Campus photo courtesy of MU Communications
PRELIMINARY CALL FOR PARTICIPATION
49th ANNUAL APPALACHIAN STUDIES ASSOCIATION CONFERENCE
Power of a Place, Power of Its People
Marshall University, Huntington, West Virginia
March 19 – 21, 2026

Marshall University welcomes submissions to the 49th Annual Appalachian Studies Conference, to be held in Huntington, West Virginia, an urban centerpiece in the heart of Appalachia. The Tri-State Area, where three states, three major rivers, and one of the most significant dividing lines in U.S. history converge, provides a welcoming, unique environment for sharing and learning. The conference runs from March 19 through March 21, 2026.
The 49th Annual Appalachian Studies Conference takes as its theme “Power of a Place, Power of Its People” and encourages submissions that elevate, celebrate, and interrogate the strength and diversity that give life to our region. United by the commonalities of resistance, perseverance, and pride, we invite work that elaborates and extends these themes through art, performance, research, policy/analysis, and advocacy. Although separated in geologic space by our region-defining mountains and rivers, and in political space by state borders and bureaucratic subdivisions, the Appalachian region has long served as a symbol of an alternative to the nation’s norms, the “best” and the “worst” of the American experience, and of endurance in the face of economic, political, and natural struggles.

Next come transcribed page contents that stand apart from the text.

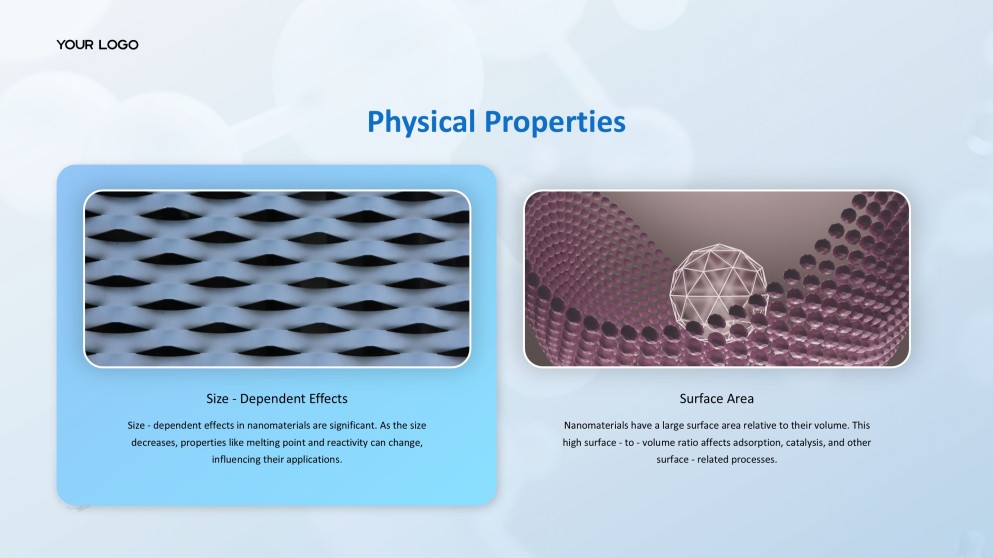 YOUR LOGO

Physical Properties

Size - Dependent Effects

Size - dependent effects in nanomaterials are significant. As the size decreases, properties like melting point and reactivity can change, influencing their applications.

Surface Area

Nanomaterials have a large surface area relative to their volume. This high surface - to - volume ratio affects adsorption, catalysis, and other surface - related processes.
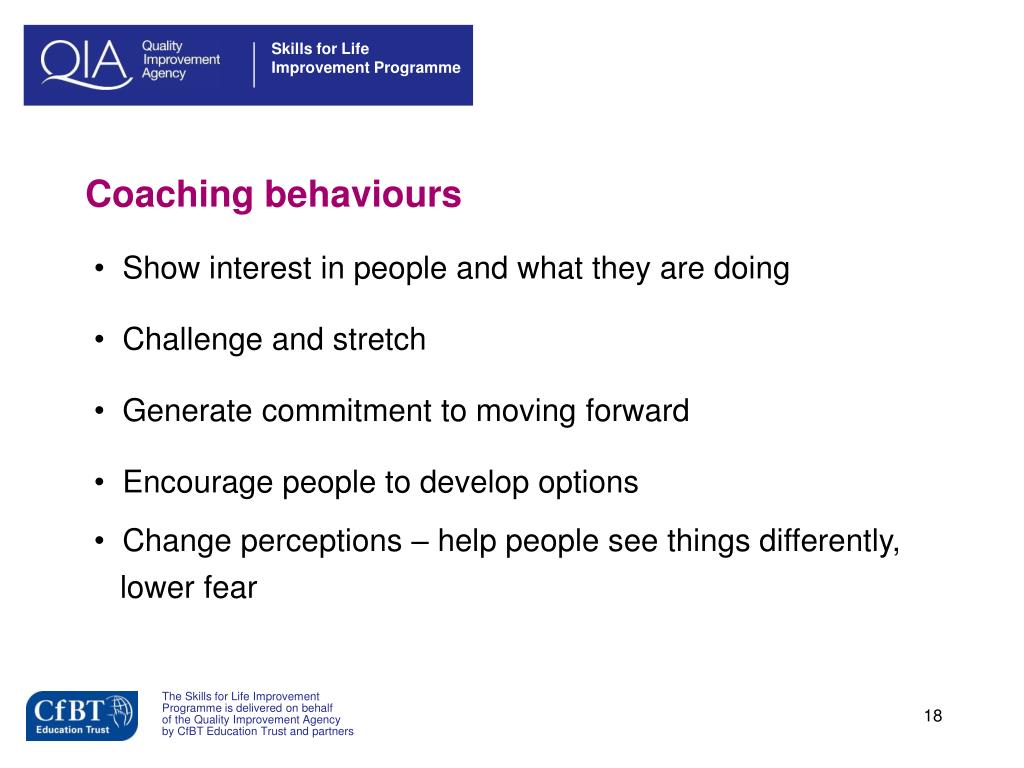 QIA Quality Improvement Agency

Skills for Life Improvement Programme

Coaching behaviours

• Show interest in people and what they are doing

• Challenge and stretch

• Generate commitment to moving forward

• Encourage people to develop options

• Change perceptions – help people see things differently, lower fear

CfBT Education Trust

The Skills for Life Improvement Programme is delivered on behalf of the Quality Improvement Agency by CfBT Education Trust and partners

18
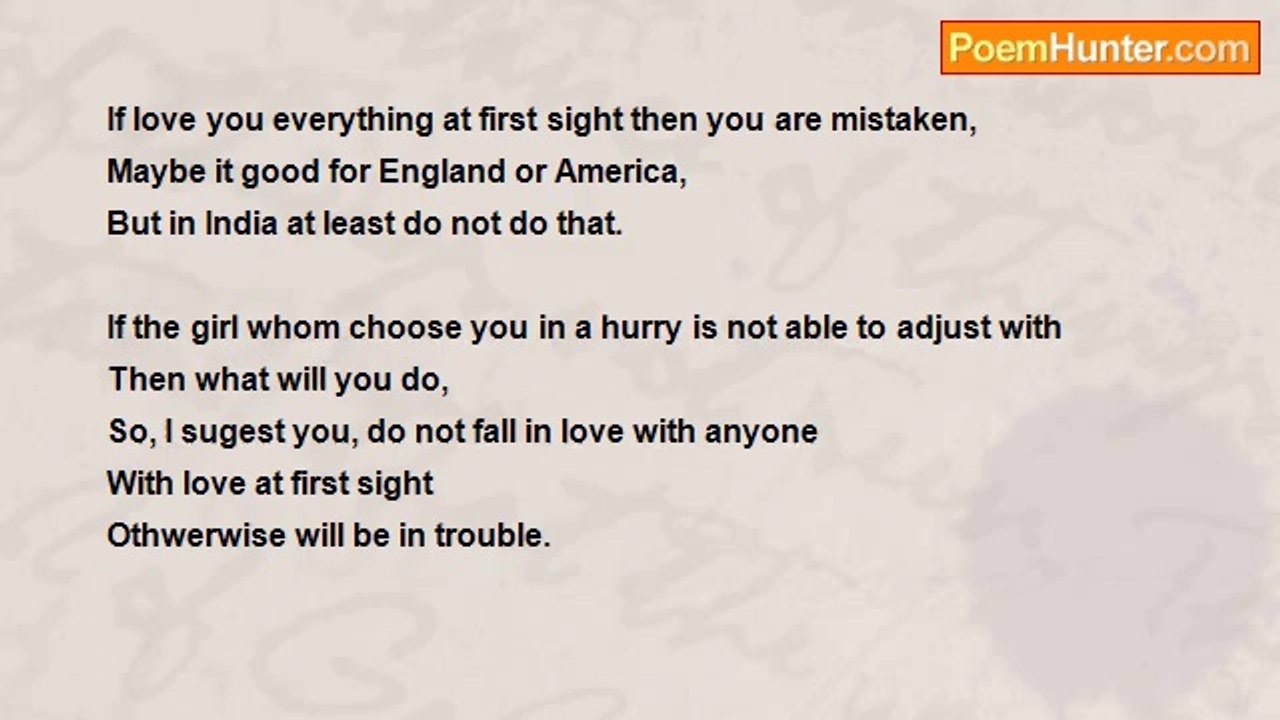 PoemHunter.com

If love you everything at first sight then you are mistaken,
Maybe it good for England or America,
But in India at least do not do that.

If the girl whom choose you in a hurry is not able to adjust with
Then what will you do,
So, I sugest you, do not fall in love with anyone
With love at first sight
Othwerwise will be in trouble.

For this gathering, we place a special emphasis on regionally significant strategies for confronting and countering issues of exploitation, prejudice, and oppression (broadly defined) relative to Appalachia. We realize, and desire, that submissions will take many different approaches to these concerns: community-based documentation, critical media-analysis, performance, literature, humanities-oriented scholarship, sociological perspectives, theological contemplation, visual art, pedagogy, etc. We seek work that focuses on the people of the region—collectively, diversely, and/or individually—that defines the simultaneously persistent and ever-evolving character of Appalachia.

Conference Chair
Cicero M. Fain, III, Ph.D., is a fourth-generation Black Huntingtonian. He received his B. A. from the University of Hawaii at Manoa and his M. Ed. from George Mason University. He is the recipient of the Carter G. Woodson Fellowship from Marshall University and received his M.A. and Ph.D. in History from The Ohio State University. His teaching career includes positions at Marshall, Ohio University-Southern, Niagara University, and the College of Southern Maryland. He has authored several articles in peer-reviewed journals, including “Buffalo Soldier, Deserter, Criminal: The Remarkably Complicated Life of Charles Ringo,” in the Ohio Valley Journal, which is his current book project. His first book, “Black Huntington: An Appalachian Story,” published in 2019 by the University of Illinois Press was a finalist for the Weatherford Award, and in 2021 the West Virginia Library Association awarded it the Literary Merit Award. He is the co-editor of the forthcoming “Black Appalachia: Race, Place, and Identity,” the follow-up anthology to 1985’s seminal Blacks in Appalachia. He is the Assistant Provost of Access and Opportunities at Marshall University, the Assistant Research Director and Outreach Specialist for the Appalachian Freedom Heritage Initiative, and the Marshall Liaison to the Appalachian Studies Association. He serves on the boards of the West Virginia Humanities Council, the Cabell-Huntington Convention & Visitors Bureau Cabell/Wayne counties, and the Carter G. Woodson Memorial Foundation.